Le président Brice Clotaire Oligui Nguema a officiellement lancé les travaux du port en eau profonde de Kobe-Kobe le lundi 8 juin 2026, en posant la première pierre.
Ce vaste projet inclut un terminal minéralier, un quai polyvalent, une boucle ferroviaire, une zone résidentielle, des espaces de stockage et des bureaux. En misant sur la transformation locale des matières premières, le Gabon renforce sa souveraineté économique en s’appuyant sur des partenaires internationaux. Chaque acteur doit contribuer selon son domaine : mines, fer, usines de transformation. « Il faut que tout le monde travaille et produise des résultats », insiste le chef de l’État.
Le ministre des Transports et de la Marine marchande, Ulrich Manfoumbi Manfoumbi, a déclaré : « Aujourd’hui, nous ne lançons pas simplement un chantier d’infrastructures. Nous posons les fondations d’un nouveau modèle de développement, fondé sur l’industrialisation, la création de valeur locale, l’intégration des territoires et la souveraineté logistique du Gabon.
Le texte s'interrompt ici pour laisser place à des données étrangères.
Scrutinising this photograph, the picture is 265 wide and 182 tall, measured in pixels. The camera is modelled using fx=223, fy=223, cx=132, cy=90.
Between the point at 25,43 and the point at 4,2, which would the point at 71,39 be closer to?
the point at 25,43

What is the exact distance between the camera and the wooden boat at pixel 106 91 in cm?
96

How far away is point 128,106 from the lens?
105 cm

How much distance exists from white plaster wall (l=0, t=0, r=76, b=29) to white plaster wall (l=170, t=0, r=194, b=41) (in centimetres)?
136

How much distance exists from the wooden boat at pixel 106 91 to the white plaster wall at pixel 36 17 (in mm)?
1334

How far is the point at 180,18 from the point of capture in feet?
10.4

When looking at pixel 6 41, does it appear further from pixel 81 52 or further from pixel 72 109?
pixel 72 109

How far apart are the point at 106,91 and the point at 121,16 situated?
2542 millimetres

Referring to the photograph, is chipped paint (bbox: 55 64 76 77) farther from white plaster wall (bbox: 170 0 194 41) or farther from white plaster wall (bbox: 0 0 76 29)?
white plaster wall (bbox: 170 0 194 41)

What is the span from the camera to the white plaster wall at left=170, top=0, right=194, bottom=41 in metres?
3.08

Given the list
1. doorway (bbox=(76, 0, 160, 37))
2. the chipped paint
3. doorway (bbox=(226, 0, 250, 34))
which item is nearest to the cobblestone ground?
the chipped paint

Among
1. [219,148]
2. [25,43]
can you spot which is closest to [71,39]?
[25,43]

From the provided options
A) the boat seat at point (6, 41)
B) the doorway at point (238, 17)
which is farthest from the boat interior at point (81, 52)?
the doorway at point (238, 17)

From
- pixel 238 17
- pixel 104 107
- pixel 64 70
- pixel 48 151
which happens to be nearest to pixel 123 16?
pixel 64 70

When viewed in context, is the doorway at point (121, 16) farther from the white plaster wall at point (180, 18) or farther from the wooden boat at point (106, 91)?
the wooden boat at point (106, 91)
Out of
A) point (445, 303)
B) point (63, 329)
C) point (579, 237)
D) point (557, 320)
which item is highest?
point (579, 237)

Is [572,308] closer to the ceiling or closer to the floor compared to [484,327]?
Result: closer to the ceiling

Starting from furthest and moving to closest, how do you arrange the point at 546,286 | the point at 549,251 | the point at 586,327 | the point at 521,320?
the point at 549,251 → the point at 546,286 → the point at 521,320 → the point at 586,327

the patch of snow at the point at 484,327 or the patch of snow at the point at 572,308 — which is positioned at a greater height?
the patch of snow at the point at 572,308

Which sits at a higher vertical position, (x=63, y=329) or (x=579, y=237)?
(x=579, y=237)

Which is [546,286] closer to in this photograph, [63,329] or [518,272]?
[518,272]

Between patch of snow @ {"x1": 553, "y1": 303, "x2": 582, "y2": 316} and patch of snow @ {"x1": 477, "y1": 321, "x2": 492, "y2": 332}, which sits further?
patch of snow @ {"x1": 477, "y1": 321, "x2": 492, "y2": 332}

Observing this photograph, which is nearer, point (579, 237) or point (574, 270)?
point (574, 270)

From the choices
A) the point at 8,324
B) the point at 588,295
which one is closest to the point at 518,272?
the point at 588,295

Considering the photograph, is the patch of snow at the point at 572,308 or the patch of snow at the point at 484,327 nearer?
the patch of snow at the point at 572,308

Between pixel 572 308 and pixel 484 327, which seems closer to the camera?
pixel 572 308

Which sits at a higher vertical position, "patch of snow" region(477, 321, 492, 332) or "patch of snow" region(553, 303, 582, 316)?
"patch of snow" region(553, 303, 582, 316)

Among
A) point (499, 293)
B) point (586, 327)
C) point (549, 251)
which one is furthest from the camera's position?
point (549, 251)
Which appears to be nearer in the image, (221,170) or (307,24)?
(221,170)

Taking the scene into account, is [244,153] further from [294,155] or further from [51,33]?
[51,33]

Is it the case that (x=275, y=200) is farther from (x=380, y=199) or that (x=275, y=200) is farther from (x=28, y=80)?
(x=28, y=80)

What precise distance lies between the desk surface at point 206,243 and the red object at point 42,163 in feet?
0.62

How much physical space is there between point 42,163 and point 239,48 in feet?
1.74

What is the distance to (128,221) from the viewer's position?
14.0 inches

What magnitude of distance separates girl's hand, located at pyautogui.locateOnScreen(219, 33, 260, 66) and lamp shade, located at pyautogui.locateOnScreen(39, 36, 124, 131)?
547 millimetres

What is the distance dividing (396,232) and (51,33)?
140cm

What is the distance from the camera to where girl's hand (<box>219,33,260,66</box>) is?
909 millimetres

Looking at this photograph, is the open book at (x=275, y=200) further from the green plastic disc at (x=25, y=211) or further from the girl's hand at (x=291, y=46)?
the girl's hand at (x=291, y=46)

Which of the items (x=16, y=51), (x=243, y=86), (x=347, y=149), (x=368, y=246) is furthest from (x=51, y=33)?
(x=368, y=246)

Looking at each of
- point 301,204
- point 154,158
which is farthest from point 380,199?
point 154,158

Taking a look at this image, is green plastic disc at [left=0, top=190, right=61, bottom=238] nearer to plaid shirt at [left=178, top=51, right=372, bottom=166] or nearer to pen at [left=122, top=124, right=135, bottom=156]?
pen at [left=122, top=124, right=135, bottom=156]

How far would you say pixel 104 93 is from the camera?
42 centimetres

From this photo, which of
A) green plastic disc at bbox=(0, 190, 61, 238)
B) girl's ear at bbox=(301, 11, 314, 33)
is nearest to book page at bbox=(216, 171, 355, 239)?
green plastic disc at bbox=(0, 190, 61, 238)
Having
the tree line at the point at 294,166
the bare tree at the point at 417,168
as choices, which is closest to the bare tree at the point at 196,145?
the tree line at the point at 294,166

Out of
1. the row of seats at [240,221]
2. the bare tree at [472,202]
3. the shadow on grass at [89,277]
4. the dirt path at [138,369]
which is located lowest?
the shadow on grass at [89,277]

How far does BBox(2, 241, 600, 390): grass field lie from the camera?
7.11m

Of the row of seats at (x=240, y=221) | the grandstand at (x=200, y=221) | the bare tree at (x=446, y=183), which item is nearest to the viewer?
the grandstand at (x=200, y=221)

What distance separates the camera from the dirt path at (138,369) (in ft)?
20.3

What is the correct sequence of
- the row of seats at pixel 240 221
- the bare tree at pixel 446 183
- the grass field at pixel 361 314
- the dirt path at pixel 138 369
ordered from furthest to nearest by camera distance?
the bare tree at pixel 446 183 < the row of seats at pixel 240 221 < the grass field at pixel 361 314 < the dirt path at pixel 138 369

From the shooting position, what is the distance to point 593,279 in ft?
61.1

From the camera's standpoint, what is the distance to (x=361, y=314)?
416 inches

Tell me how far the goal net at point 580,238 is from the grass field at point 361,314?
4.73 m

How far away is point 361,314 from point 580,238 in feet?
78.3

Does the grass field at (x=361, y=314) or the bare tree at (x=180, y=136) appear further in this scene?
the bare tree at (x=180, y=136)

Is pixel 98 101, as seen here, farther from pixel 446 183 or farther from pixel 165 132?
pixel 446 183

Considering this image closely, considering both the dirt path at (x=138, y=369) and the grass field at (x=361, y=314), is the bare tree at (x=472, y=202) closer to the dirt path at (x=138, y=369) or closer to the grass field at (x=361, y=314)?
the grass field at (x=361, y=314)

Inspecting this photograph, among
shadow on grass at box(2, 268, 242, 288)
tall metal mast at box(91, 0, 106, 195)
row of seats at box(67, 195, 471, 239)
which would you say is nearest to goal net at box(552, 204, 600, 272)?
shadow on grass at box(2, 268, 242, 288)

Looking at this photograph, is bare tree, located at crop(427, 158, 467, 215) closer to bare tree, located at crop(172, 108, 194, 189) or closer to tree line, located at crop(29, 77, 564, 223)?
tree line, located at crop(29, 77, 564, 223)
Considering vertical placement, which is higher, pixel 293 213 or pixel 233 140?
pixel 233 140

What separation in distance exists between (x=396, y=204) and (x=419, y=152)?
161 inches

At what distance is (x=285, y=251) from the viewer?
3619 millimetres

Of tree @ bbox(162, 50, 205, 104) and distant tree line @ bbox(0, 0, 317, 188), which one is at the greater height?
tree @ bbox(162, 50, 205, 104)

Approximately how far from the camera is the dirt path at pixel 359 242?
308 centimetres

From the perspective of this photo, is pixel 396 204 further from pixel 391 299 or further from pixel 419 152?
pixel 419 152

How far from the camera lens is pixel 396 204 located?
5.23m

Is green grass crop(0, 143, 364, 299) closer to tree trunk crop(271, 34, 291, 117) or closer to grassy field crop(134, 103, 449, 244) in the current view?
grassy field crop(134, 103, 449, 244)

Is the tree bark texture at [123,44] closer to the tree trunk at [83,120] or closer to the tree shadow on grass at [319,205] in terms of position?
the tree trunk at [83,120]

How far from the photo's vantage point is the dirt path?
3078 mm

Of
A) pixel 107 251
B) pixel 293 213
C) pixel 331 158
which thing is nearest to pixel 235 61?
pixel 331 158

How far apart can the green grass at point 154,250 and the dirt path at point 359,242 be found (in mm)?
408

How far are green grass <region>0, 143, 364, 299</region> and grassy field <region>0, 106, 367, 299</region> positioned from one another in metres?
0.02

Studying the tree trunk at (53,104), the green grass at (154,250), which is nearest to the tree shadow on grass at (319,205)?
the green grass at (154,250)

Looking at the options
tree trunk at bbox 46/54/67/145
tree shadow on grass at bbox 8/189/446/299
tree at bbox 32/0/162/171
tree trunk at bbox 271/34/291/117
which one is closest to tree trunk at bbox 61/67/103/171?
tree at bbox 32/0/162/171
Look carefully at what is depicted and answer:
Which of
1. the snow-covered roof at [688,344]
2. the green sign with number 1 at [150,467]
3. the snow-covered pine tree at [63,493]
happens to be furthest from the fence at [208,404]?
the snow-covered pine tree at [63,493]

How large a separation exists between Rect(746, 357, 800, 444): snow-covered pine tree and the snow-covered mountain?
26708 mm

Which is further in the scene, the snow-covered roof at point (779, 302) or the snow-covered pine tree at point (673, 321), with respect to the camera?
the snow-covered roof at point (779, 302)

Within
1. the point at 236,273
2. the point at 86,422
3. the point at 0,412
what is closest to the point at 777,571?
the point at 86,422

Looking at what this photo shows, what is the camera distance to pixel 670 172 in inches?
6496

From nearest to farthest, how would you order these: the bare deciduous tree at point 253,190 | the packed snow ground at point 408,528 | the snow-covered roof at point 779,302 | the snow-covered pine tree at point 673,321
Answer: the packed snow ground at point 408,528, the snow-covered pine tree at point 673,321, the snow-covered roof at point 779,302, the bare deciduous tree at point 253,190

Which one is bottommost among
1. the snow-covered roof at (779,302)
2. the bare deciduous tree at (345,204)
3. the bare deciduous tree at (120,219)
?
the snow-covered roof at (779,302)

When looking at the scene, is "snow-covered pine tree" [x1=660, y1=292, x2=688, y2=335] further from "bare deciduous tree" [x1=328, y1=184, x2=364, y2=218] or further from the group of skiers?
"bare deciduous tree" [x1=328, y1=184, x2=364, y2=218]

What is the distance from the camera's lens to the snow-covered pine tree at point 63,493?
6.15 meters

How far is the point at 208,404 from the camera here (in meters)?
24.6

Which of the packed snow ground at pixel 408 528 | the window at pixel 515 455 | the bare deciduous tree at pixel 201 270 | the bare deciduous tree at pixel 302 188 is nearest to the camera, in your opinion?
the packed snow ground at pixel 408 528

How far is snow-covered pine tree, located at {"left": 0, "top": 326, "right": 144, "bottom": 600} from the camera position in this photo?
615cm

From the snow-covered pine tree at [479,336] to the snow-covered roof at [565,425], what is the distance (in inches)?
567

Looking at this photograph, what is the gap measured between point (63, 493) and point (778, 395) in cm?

Votre ambition est claire, faire du Gabon un acteur incontournable de la logistique régionale et un hub stratégique en Afrique centrale. Cette ambition prend aujourd’hui une forme concrète. »
Ce chantier figure parmi les cinq plus grands projets miniers à l’échelle mondiale. Le directeur général d’AGL, Philippe Labone, a annoncé que les exportations depuis le port de Kobe-Kobe démarreront en avril 2031.
Le corridor ferroviaire associé s’étendra sur près de 550 kilomètres, reliant les sites de production au complexe portuaire en environ huit heures de trajet.
Les études sont déjà en cours, et AGL prévoit d’envoyer des jeunes Gabonais en formation pour qu’ils participent activement au projet.
Les retombées attendues sont massives : plus de 100 000 emplois, une augmentation de plus de 50 % du PIB, et une valeur annuelle estimée à plus de 10 milliards de dollars.